Depression is more common than you think, affecting about 10% of the population at some point in their lives. Recently, a survey showed in the building trade this can be as much as 34%. There is much in the world that can cause depression – it can be the sum of many life events, or just one which sets it off. It manifests itself in different ways in each person and is often difficult to see. Sometimes the happiest-looking person you know is battling depression and feelings of low self-worth. History is littered with people who have committed suicide and their friends and family said, “We don’t understand it, he/she seemed so happy on the day they terminated their lives”.

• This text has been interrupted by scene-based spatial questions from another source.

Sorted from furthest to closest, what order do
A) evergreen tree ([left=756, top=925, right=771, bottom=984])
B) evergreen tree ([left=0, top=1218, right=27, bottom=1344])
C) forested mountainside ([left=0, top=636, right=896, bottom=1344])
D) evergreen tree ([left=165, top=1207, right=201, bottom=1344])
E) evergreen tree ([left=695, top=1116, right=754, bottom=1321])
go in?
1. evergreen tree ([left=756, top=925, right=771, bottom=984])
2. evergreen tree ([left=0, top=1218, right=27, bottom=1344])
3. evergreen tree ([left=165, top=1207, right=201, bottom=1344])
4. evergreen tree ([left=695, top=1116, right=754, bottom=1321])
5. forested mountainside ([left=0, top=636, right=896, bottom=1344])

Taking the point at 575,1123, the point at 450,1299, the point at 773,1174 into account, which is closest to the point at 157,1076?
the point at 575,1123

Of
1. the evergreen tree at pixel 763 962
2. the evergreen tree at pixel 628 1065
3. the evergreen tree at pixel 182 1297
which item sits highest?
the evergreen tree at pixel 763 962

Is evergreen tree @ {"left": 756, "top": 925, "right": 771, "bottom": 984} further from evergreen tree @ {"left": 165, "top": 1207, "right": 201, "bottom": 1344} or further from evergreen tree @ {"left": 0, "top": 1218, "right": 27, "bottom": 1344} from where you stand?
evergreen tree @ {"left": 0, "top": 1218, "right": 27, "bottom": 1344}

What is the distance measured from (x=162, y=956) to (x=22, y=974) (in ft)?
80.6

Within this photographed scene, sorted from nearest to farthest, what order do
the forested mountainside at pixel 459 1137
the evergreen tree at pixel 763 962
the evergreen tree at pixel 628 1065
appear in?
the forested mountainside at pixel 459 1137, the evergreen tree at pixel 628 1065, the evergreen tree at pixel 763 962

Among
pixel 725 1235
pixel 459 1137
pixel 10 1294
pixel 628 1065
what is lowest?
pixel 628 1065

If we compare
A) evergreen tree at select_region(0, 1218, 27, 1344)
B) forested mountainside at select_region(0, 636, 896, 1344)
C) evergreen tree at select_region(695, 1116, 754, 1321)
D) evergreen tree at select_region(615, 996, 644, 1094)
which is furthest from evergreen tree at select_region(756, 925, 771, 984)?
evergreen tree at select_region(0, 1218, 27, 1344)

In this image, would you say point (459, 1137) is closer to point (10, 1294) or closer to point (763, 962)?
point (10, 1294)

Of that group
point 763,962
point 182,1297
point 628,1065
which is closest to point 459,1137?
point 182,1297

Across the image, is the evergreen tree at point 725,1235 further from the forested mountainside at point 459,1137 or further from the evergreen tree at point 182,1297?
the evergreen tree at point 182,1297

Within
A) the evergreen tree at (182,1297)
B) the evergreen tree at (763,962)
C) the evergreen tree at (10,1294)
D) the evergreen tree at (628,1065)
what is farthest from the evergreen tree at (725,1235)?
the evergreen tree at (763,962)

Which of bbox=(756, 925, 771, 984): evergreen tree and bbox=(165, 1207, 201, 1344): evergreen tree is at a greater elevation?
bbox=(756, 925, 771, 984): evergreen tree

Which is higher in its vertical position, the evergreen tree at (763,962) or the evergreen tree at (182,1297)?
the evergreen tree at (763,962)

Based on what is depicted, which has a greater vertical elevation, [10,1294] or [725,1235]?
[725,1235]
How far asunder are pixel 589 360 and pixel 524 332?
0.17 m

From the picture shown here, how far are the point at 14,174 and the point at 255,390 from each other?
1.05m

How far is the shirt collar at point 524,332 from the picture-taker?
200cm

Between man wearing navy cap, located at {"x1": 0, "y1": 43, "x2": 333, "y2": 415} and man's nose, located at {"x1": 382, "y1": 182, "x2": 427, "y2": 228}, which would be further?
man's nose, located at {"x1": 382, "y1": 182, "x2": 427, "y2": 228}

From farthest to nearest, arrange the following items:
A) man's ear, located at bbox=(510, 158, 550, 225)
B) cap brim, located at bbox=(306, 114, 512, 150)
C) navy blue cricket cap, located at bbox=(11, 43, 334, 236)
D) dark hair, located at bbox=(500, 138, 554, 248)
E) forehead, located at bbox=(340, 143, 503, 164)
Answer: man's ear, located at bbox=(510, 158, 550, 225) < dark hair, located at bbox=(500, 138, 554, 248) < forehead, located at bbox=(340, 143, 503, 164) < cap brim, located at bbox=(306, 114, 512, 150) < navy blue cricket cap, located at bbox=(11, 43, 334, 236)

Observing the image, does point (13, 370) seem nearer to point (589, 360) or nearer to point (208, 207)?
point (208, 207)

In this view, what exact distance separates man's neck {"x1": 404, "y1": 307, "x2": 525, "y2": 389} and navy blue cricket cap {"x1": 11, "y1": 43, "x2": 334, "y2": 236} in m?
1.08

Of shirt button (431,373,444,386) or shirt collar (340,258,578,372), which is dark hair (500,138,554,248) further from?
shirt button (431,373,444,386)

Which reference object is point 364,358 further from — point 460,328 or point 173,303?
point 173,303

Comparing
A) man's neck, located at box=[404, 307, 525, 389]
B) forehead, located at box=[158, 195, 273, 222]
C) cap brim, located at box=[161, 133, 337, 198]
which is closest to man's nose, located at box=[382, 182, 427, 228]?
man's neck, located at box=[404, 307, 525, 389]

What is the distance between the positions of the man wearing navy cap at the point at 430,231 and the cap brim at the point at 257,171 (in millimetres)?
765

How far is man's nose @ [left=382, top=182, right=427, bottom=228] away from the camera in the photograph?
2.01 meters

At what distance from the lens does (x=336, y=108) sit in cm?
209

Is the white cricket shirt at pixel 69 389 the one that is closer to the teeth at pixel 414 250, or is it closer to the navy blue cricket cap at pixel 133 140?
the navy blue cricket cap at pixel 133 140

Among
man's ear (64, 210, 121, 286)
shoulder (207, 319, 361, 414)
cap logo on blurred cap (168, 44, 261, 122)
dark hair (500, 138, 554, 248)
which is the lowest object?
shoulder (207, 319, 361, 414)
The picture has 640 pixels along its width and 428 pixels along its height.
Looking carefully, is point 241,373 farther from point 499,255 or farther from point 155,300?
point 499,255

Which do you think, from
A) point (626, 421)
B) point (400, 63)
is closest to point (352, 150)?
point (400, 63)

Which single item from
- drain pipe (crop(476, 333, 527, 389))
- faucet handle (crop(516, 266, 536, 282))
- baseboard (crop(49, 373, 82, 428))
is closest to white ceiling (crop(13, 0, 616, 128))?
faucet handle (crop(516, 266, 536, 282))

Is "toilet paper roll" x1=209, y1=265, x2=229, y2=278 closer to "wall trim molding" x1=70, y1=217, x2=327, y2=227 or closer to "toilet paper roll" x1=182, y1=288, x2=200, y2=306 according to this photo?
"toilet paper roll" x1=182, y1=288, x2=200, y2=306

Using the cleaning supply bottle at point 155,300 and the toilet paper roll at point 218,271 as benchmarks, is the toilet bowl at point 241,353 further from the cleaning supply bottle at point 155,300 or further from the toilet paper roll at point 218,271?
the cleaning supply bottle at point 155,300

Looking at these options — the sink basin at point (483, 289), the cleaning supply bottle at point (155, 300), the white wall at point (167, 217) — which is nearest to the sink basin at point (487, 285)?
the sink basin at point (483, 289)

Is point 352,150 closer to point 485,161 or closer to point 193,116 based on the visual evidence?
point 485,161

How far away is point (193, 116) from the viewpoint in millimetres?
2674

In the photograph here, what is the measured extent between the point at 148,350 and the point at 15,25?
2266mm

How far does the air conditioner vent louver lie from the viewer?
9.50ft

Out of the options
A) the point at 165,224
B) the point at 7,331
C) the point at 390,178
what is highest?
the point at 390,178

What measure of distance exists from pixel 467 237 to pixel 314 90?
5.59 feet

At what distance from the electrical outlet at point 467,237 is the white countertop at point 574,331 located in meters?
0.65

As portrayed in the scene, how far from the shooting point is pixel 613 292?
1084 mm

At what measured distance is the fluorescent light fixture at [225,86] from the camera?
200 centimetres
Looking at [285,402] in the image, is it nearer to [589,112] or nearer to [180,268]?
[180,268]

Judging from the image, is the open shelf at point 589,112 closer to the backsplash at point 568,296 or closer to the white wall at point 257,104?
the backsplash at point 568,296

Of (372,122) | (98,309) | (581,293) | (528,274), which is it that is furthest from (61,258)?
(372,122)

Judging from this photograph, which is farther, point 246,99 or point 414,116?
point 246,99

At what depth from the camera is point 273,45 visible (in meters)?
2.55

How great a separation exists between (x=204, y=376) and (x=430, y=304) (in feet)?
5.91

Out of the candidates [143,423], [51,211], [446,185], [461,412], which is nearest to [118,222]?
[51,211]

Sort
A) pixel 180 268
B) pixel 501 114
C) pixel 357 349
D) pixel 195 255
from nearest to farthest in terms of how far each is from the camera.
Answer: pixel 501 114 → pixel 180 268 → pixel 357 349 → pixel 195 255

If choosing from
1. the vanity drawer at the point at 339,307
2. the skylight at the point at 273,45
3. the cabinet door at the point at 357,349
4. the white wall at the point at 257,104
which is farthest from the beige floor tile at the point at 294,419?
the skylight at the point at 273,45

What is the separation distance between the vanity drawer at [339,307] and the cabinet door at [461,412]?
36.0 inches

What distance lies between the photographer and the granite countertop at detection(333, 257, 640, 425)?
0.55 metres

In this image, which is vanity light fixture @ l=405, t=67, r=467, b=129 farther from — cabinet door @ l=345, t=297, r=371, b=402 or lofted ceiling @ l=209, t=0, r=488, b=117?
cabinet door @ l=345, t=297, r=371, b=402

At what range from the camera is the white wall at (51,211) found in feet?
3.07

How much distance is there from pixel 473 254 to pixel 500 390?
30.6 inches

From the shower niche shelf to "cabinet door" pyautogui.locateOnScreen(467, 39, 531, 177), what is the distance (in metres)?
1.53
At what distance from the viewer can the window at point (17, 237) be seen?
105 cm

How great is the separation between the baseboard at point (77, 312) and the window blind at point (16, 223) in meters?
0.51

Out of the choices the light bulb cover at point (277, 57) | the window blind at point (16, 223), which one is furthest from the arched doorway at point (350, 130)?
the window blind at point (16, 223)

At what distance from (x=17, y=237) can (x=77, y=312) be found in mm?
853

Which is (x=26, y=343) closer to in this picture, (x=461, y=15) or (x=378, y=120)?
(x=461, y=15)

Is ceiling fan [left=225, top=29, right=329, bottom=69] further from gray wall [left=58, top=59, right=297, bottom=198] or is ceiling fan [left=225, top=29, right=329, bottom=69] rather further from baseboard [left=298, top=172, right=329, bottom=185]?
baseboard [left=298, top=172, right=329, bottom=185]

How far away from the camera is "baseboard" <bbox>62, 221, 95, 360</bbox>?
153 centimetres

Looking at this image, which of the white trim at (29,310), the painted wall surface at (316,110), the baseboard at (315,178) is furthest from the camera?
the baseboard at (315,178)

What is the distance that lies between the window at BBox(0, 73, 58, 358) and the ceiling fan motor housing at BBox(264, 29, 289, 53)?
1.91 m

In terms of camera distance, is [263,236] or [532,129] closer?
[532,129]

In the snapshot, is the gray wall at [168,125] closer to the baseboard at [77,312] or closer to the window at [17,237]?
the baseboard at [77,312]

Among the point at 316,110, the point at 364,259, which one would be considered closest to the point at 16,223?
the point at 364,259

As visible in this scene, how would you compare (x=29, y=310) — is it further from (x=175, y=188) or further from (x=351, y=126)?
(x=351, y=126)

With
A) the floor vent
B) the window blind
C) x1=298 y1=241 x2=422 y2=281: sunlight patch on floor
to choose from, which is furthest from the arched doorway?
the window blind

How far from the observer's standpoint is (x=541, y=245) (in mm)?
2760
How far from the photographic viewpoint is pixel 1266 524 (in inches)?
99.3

So, if you can, ask someone how they are doing today and mean it. Let’s break the stigma of depression and allow people to come forward and get the help they need to live happy, fulfilled lives.
People with depression, or suicidal thoughts should seek help. And there is help available. Don’t suffer in silence; speak to a friend; a family member or contact a medical professional or one of the many available helplines. I’ll say it again, it is ok not to be ok sometimes and it is ok to ask for help.